Film Center “Georgian film – Abkhazeti” Chavchavadze Av.33, 0179 Tbilisi, Republic of Georgia.

Mikheil Tsereteli was born on December 3, 1878 in one of the small villages of Georgia in an aristocratic family which was related to the Georgian Royal family. After finishing the Kutaisi Classical Gymnasium, he studied at the University of Kiev and from 1901 in Sorbonne. Later he mastered the history and culture of the ancient oriental people first in London and Leipzig and finally at Heidelberg University where in 1914 he received a PhD degree in Assyriology.
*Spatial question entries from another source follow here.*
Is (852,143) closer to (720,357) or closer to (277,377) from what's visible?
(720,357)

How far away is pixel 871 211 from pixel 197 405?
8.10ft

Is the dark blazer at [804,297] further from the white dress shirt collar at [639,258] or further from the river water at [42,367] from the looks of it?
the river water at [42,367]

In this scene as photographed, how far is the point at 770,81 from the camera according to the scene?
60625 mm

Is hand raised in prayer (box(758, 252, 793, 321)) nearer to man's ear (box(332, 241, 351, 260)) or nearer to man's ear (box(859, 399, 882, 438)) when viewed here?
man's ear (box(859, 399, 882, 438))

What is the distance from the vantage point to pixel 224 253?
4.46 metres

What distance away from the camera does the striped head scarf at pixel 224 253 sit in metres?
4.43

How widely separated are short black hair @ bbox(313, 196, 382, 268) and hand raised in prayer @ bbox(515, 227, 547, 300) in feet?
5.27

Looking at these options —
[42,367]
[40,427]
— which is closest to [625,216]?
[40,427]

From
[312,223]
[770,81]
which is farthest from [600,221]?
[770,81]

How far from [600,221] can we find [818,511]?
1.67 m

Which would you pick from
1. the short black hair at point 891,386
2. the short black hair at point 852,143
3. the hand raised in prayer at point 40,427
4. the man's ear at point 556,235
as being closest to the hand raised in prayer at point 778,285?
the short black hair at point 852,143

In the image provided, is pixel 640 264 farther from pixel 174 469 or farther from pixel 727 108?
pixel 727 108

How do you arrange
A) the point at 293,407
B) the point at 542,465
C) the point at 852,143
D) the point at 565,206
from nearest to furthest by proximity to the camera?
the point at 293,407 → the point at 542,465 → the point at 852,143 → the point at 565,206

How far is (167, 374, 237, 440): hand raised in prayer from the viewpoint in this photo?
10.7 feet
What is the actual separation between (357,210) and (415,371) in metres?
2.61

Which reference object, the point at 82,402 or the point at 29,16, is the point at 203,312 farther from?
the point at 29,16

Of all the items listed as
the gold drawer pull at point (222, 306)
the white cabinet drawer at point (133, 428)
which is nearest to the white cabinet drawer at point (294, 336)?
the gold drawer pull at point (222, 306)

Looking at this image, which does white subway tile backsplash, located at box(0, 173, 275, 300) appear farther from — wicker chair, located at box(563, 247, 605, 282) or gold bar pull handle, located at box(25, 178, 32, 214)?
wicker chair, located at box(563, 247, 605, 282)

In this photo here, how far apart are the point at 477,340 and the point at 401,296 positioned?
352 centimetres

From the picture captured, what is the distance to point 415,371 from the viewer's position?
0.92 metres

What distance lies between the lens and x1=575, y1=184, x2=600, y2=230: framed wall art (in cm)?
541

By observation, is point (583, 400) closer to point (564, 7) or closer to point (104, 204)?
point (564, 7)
In Heidelberg, he created his work “Sumerian and Georgian” which was printed in 1912 in Tbilisi and published in the years of 1913-1916 in several issues of the Journal of the Royal Asiatic Society of Great Britain and Ireland under the following title: “Sumerian and Georgian: A Study in Comparative Philology.” In 1928 by the initiative of Heidelberg Academy of Sciences his “Die neuen Haldischen Inschriften König Sardurs von Urartu” was published. In 1933 the popular scientific-orientalist publication of “Revie dʹ Assyriologie et dʹarcheologie orientale” issued his “La stele de Kelishine” about the deciphering of the Assyrian-Urartian cuneiform bilingual inscription. The research appeared to be a turning point in the studies of the Urartian language and culture which brought the author worldwide fame. Subsequently, “Revie dʹ Assyriologie” published Mikheil Tsereteli’s well-known “Urartian Etudes” and his other research works. In 1922-1923 the scientist was a professor at the University of Brussels and in 1933-1945 led the academic department of Assyriology and the Georgian language at Humboldt University of Berlin.

Mikheil Tsereteli died in Munich, Germany on March 2, 1965.